More than 3,600 people have been infected in the sudden cholera outbreak in the impoverished Caribbean nation since last week, and the WHO's cholera experts remain mystified by the origins of the epidemic.

"We are very surprised to see the epidemic in Haiti. We have never found cholera there before," Chaignat told journalists in Geneva.

The acute intestinal infection is caused by ingestion of food or water contaminated with the Vibrio cholerae bacteria.

Although easily treated, it has a short incubation period of a few hours up to five days and causes acute watery diarrhea that can quickly lead to severe dehydration and death without treatment.

Haiti reported 25 more cholera deaths on Tuesday bringing the death toll to 284, with 3,612 reported infections.

In Arcahaie, a small coastal town south of the outbreak's epicenter in the central Artibonite River region, Jacklin Anore, 24, lay on a bed in a darkened room of the Nicolas Armand hospital with a bucket by his side.

Barely able to raise his head, hooked up on a rehydration drip, he intermittently spat into a rusted bed pan and whispered thanks to the nurse treating him.

Patients have died here, but as in the case in Saint-Marc further north where most of the ill have flocked, doctors said the number of new cases was easing.

Doctors Without Borders (MSF), which has eight facilities open to cholera infections in Artibonite and around the capital, said that despite the fewer deaths the need for vigilance remains.

"The fact that we are seeing fewer severe cases is positive," said Federica Nogarotto, the MSF field coordinator in Saint-Marc.

"It suggests that people are taking precautions and that there is a greater understanding in the community of the need to maintain strict hygiene and to seek medical assistance at the first sign of symptoms."
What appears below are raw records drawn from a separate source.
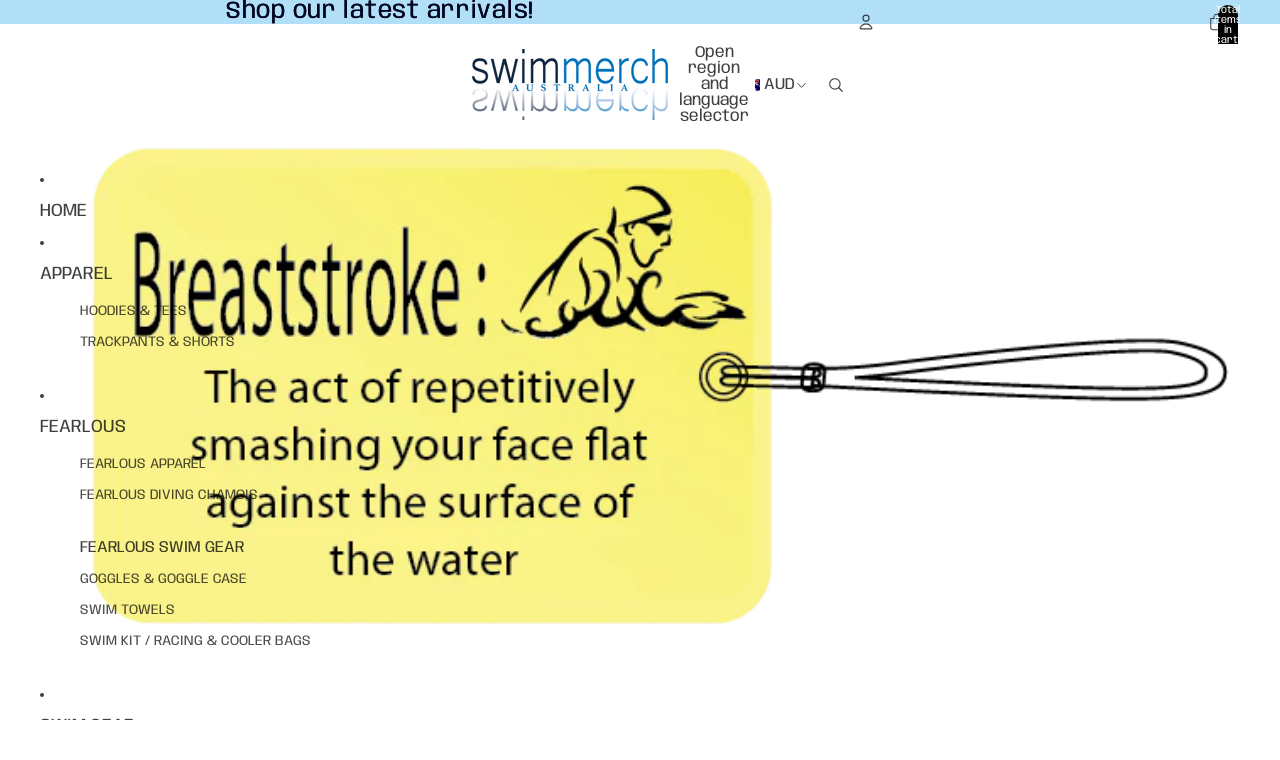

--- FILE ---
content_type: text/html; charset=UTF-8
request_url: https://dev.younet.network/infiniteoption/jxGetCustomVariantId/106755
body_size: 205
content:
 41891856482359

--- FILE ---
content_type: text/html; charset=UTF-8
request_url: https://beeapp.me/easycustomfield/ajaxLoadAdditionalPriceVariantId/swimmerch.myshopify.com
body_size: 106
content:
  41891849994295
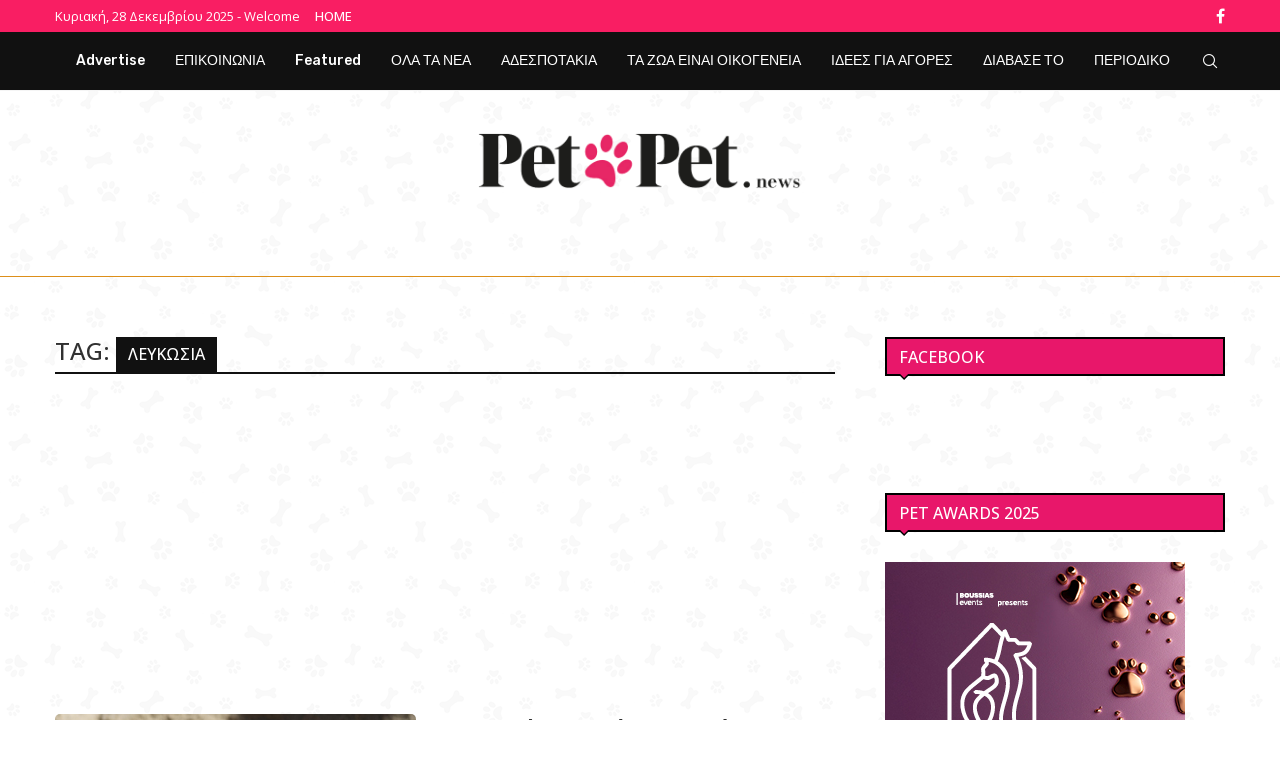

--- FILE ---
content_type: text/html; charset=utf-8
request_url: https://www.google.com/recaptcha/api2/aframe
body_size: 269
content:
<!DOCTYPE HTML><html><head><meta http-equiv="content-type" content="text/html; charset=UTF-8"></head><body><script nonce="WjKckRkMtkXWJp5gHNGiQA">/** Anti-fraud and anti-abuse applications only. See google.com/recaptcha */ try{var clients={'sodar':'https://pagead2.googlesyndication.com/pagead/sodar?'};window.addEventListener("message",function(a){try{if(a.source===window.parent){var b=JSON.parse(a.data);var c=clients[b['id']];if(c){var d=document.createElement('img');d.src=c+b['params']+'&rc='+(localStorage.getItem("rc::a")?sessionStorage.getItem("rc::b"):"");window.document.body.appendChild(d);sessionStorage.setItem("rc::e",parseInt(sessionStorage.getItem("rc::e")||0)+1);localStorage.setItem("rc::h",'1768621895191');}}}catch(b){}});window.parent.postMessage("_grecaptcha_ready", "*");}catch(b){}</script></body></html>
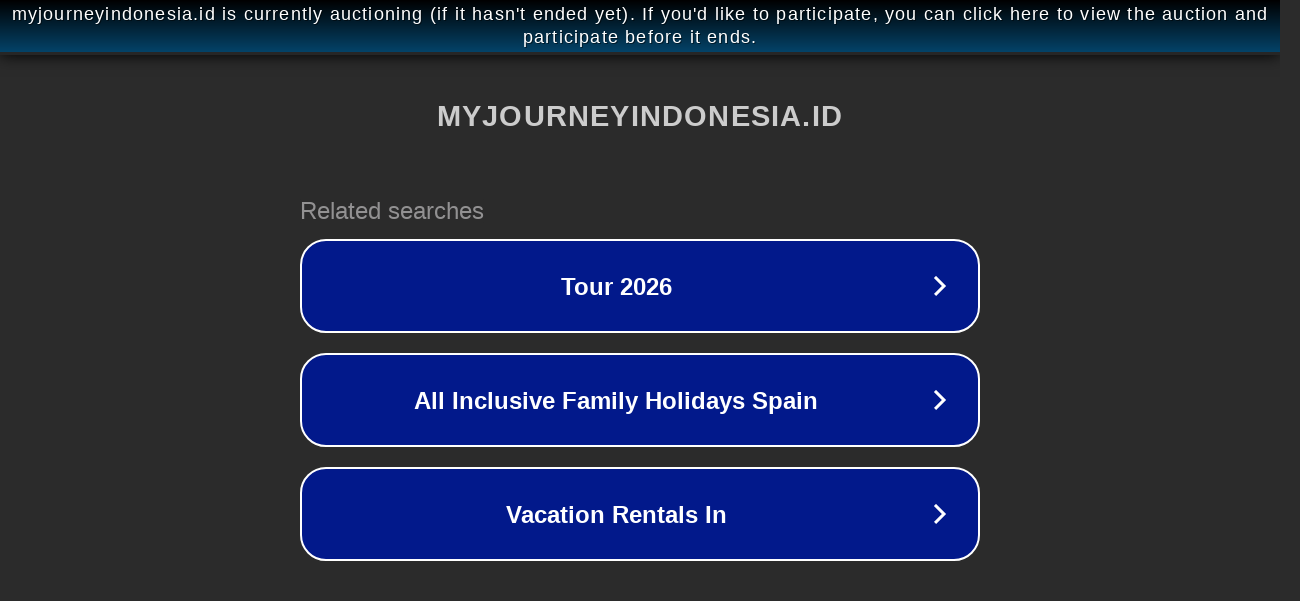

--- FILE ---
content_type: text/html; charset=utf-8
request_url: https://www.myjourneyindonesia.id/peningkatan-suhu-bumi-lebih-ganggu-tidur-perempuan-dan-lansia/
body_size: 1158
content:
<!doctype html>
<html data-adblockkey="MFwwDQYJKoZIhvcNAQEBBQADSwAwSAJBANDrp2lz7AOmADaN8tA50LsWcjLFyQFcb/P2Txc58oYOeILb3vBw7J6f4pamkAQVSQuqYsKx3YzdUHCvbVZvFUsCAwEAAQ==_eazrJz6yiy/Y3iySR0N/bO7STsPwIaJStO3A86fDnMtVWt4LH5fKXfQMXOud+IE4FYLw4/Xr5C56DS/wfa3rjQ==" lang="en" style="background: #2B2B2B;">
<head>
    <meta charset="utf-8">
    <meta name="viewport" content="width=device-width, initial-scale=1">
    <link rel="icon" href="[data-uri]">
    <link rel="preconnect" href="https://www.google.com" crossorigin>
</head>
<body>
<div id="target" style="opacity: 0"></div>
<script>window.park = "[base64]";</script>
<script src="/bHbWVUDDS.js"></script>
</body>
</html>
So far, the Americas' poorest country has managed to avoid the nightmare scenario of the epidemic taking hold in the unsanitary tent cities that cling to the hilly slopes of Port-au-Prince.
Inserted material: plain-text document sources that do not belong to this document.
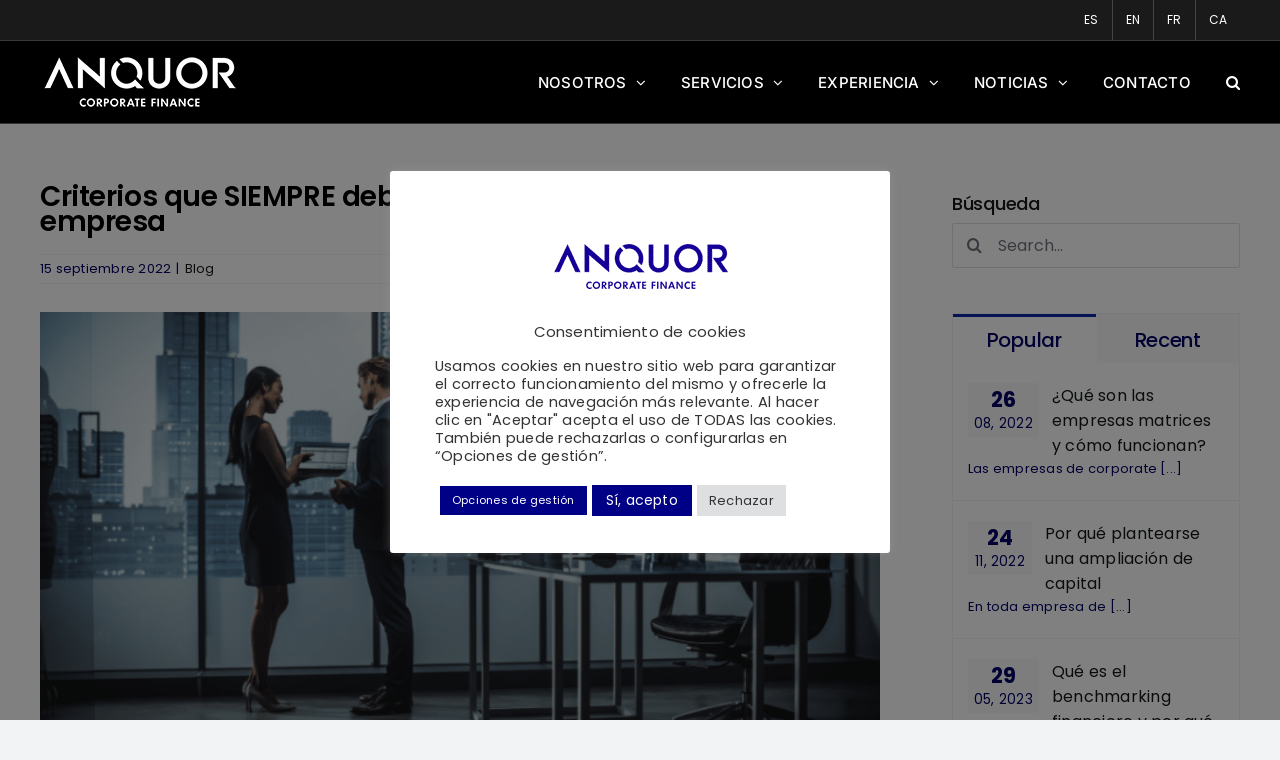

--- FILE ---
content_type: text/css
request_url: https://anquorcf.com/wp-content/plugins/anquorcf/styles.css?ver=8bb4930219059a55f21360dee5b5fdaf
body_size: 791
content:
.graella {
	display: flex;
	flex-wrap: wrap;
	flex-direction: row;
}
.graella .elementgraella {
	width: calc(100% - 20px);
	margin: 10px;
	padding: 10px;
	position: relative;
}
.graella .operacio {
	border: 1px solid #333;
	border-radius: 10px;
}
.operacio .data {
	border-bottom: 1px solid #666;
	margin-bottom: 20px;
	text-transform: capitalize;
	font-size: 14px;
	font-weight: bold;
}
#anquor-cf-industry-select {
	max-width: 100%;
	margin-bottom: 30px;
}
.operacio .contingut {
	font-size: 13px;
}
.operacio .contingut img, .operacio .contingut strong, .operacio .contingut b {
	width: auto !important;
	max-width: 100%;
	height: 50px;
	display: block;
	margin: 5px 20px 10px 0px !important;
}
.titolequip {
	margin: 20px;
	font-size: 2em;
	font-weight: 500;
}
.membre .nom {
	margin: 10px 0;
	color: #000;
	font-weight: 700;
	font-size: 1.3em;
}
.membre .carrec {
	margin-bottom: 10px;
	font-weight: 300;
	font-style: italic;
}
.membre .contingut {
	color: #333;
}
.membre .amagat {
	display: none;
	position: absolute;
	top: 0;
	left: 0;
	background: #f0f0f0;
	z-index: 2;
	flex-direction: row;
	padding: 20px;
	max-width: 580px;
}
.membre .amagat.mostra {
	display: block;
}
.membre .intern {
	display: flex;
	flex-direction: column;
	position: relative;
}
a.fusion-social-network-icon.membre {
	font-size: 24px;
	width: 48px;
	display: inline-block;
	height: 48px;
	line-height: 48px;
	text-align: center;
	background: #000088e5;
	border-radius: 50%;
}
a.fusion-social-network-icon.membre:hover {
	background: #fff;
}
a.fusion-social-network-icon.membre::before {
	color: #fff;
}
a.fusion-social-network-icon.membre:hover::before {
	color: #000088e5;
}
.esquerra .xarxes {
	text-align: center;
}
/*.llegirmes {
	background: #000088e5;
	width: 50%;
	flex-direction: row;
	display: flex;
	margin-left: 25%;
	font-size: 12px;
	justify-content: space-evenly;
	text-align: center;
	color: #fff;
	border-radius: 30px;
	border: 1px solid #000088e5;
	position: relative;
	cursor: pointer;
	padding: 2px 0;
	align-items: center;
}*/
.llegirmes {
	background: #0A28A9;
  width: 60%;
  flex-direction: row;
  display: flex;
  margin-left: 20%;
  font-size: 0.8em;
  justify-content: space-evenly;
  text-align: center;
  color: #fff;
  border-radius: 5px;
  border: 1px solid #0A28A9;
  position: relative;
  cursor: pointer;
  padding: 8px 15px;
  align-items: center;
  margin-top: 20px;
}

.llegirmes i {
	font-size: 20px;
}
.llegirmes:hover {
background-color: #000066;
/*	color: #000088e5;
	background: #fff;*/
}
.tancar {
	position: absolute;
	width: 32px;
	height: 32px;
	background: #000;
	color: #fff;
	text-align: center;
	font-weight: bold;
	font-size: 20px;
	line-height: 32px;
	top: -20px;
	right: -20px;
	cursor: pointer;
}
.membre .amagat.dreta {
	left: auto;
	right: 0;
}

@media screen and (min-width: 640px) {
.graella .elementgraella {
	width: calc(50% - 20px);
}
.membre .intern {
	flex-direction: row;
}
.amagat .esquerra {
	width: 250px;
	margin-right: 20px;
}
.amagat .dreta {
	width: calc(100% - 270px);
}
}

@media screen and (min-width: 992px) {
.graella .elementgraella {
	width: calc(33% - 20px);
}
}

@media screen and (min-width: 1280px) {
.graella .elementgraella {
	width: calc(25% - 20px);
}
}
Haitian officials said Monday they believed the outbreak had been contained and was limited to central areas near its believed source on the Artibonite River.

But worryingly for doctors, a number of the patients in Arcahaie said they had drunk only treated water before falling ill.
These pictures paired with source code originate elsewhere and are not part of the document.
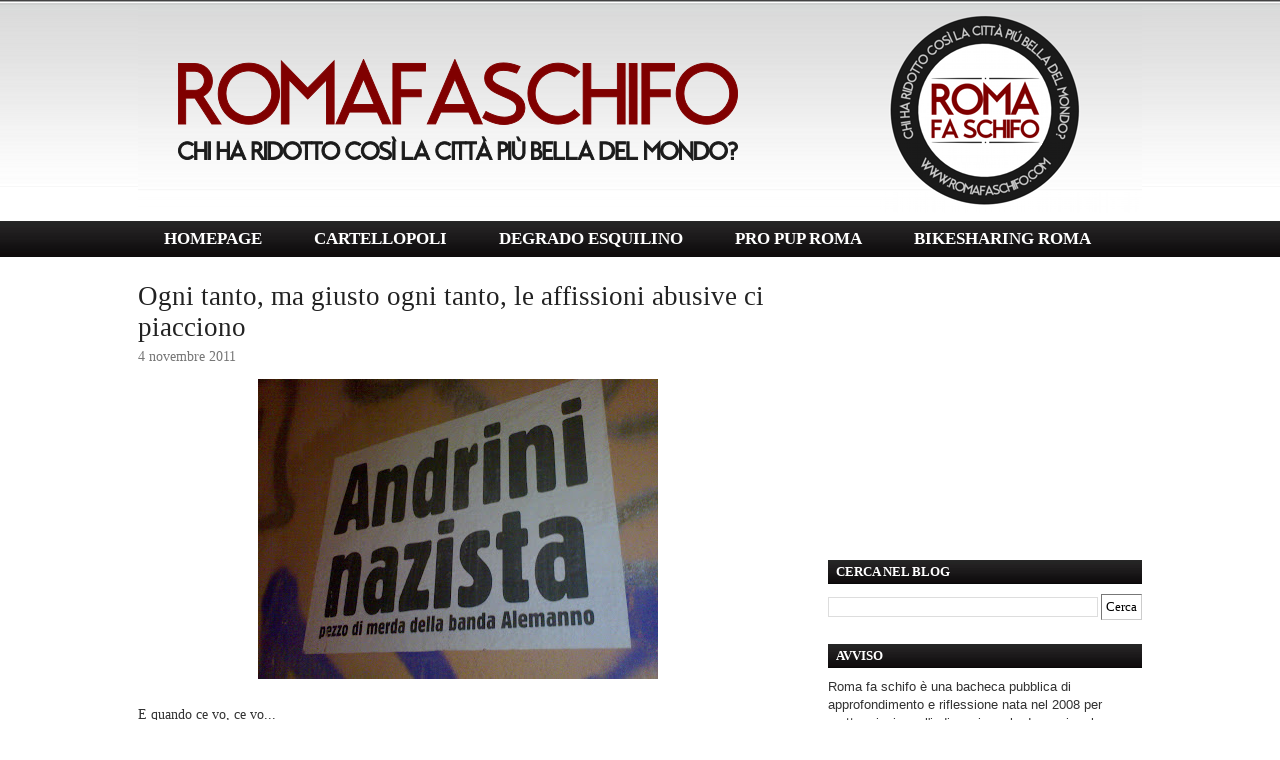

--- FILE ---
content_type: text/html; charset=utf-8
request_url: https://www.google.com/recaptcha/api2/aframe
body_size: 267
content:
<!DOCTYPE HTML><html><head><meta http-equiv="content-type" content="text/html; charset=UTF-8"></head><body><script nonce="ROqQ1SUh_Opf2SbVjwgaYw">/** Anti-fraud and anti-abuse applications only. See google.com/recaptcha */ try{var clients={'sodar':'https://pagead2.googlesyndication.com/pagead/sodar?'};window.addEventListener("message",function(a){try{if(a.source===window.parent){var b=JSON.parse(a.data);var c=clients[b['id']];if(c){var d=document.createElement('img');d.src=c+b['params']+'&rc='+(localStorage.getItem("rc::a")?sessionStorage.getItem("rc::b"):"");window.document.body.appendChild(d);sessionStorage.setItem("rc::e",parseInt(sessionStorage.getItem("rc::e")||0)+1);localStorage.setItem("rc::h",'1762255672405');}}}catch(b){}});window.parent.postMessage("_grecaptcha_ready", "*");}catch(b){}</script></body></html>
The treated water, albeit taken from the infected Artibonite River, is the main source of "clean" water for most of the population, and is put into small blue plastic bags carted around town and distributed by hand.

Gabriel Thimote, director general of Haiti's health department, has said the water in the plastic bags -- which bear a label describing the contents as "purified" -- may not be safe to drink.

Rumors were swirling in Haiti Tuesday that cholera-carrying Nepalese troops with the UN peacekeeping mission in Haiti (MINUSTAH) were the origin of the outbreak.

The mission rushed to deny the claims, insisting the mission "uses seven septic tanks" situated far away from the river.

Haiti's more prosperous neighbor, the Dominican Republic -- with which it shares the Caribbean island of Hispaniola -- has meanwhile tightened border security to keep the disease at bay.